- _Task to carry out_
Output the lines of the entries as a JSON list of strings, one string per line and no blank lines. Begin at the line that contains "The photo in question shows, of" and stop after the line that contains "tell me which is nearest to the camera?", including both of those lines.
■ ■ ■ ■ ■ ■ ■
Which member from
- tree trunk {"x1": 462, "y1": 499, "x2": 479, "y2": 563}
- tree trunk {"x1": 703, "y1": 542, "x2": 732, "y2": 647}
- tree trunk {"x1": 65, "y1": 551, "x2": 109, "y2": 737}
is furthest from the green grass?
■ ■ ■ ■ ■ ■ ■
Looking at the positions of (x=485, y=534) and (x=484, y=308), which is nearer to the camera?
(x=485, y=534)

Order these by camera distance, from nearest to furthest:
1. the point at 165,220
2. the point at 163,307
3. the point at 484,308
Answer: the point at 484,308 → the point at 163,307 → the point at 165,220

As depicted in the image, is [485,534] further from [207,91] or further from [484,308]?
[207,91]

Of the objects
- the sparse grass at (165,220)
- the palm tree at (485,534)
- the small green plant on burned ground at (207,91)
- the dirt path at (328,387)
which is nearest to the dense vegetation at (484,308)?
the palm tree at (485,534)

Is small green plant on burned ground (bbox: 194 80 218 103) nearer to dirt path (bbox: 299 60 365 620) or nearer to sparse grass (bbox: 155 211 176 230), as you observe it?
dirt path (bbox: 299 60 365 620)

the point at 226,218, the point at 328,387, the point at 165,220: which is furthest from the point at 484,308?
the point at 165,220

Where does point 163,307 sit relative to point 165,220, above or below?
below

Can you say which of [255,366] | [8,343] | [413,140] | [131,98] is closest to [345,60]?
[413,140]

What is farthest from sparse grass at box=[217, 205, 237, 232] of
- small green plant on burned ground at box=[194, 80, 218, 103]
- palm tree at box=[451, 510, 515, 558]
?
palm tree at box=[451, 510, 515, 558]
■ ■ ■ ■ ■ ■ ■
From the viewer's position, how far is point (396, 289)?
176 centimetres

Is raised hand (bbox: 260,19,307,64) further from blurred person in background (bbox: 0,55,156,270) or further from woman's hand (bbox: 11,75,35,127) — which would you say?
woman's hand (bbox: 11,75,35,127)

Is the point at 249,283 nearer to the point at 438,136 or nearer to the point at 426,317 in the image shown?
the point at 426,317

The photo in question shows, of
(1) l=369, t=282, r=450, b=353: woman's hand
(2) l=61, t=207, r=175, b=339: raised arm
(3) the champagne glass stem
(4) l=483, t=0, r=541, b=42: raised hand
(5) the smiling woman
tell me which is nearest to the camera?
■ ■ ■ ■ ■ ■ ■
- _Written answer_
[
  "The photo in question shows, of",
  "(1) l=369, t=282, r=450, b=353: woman's hand",
  "(2) l=61, t=207, r=175, b=339: raised arm",
  "(3) the champagne glass stem",
  "(4) l=483, t=0, r=541, b=42: raised hand",
  "(5) the smiling woman",
  "tell me which is nearest to the camera?"
]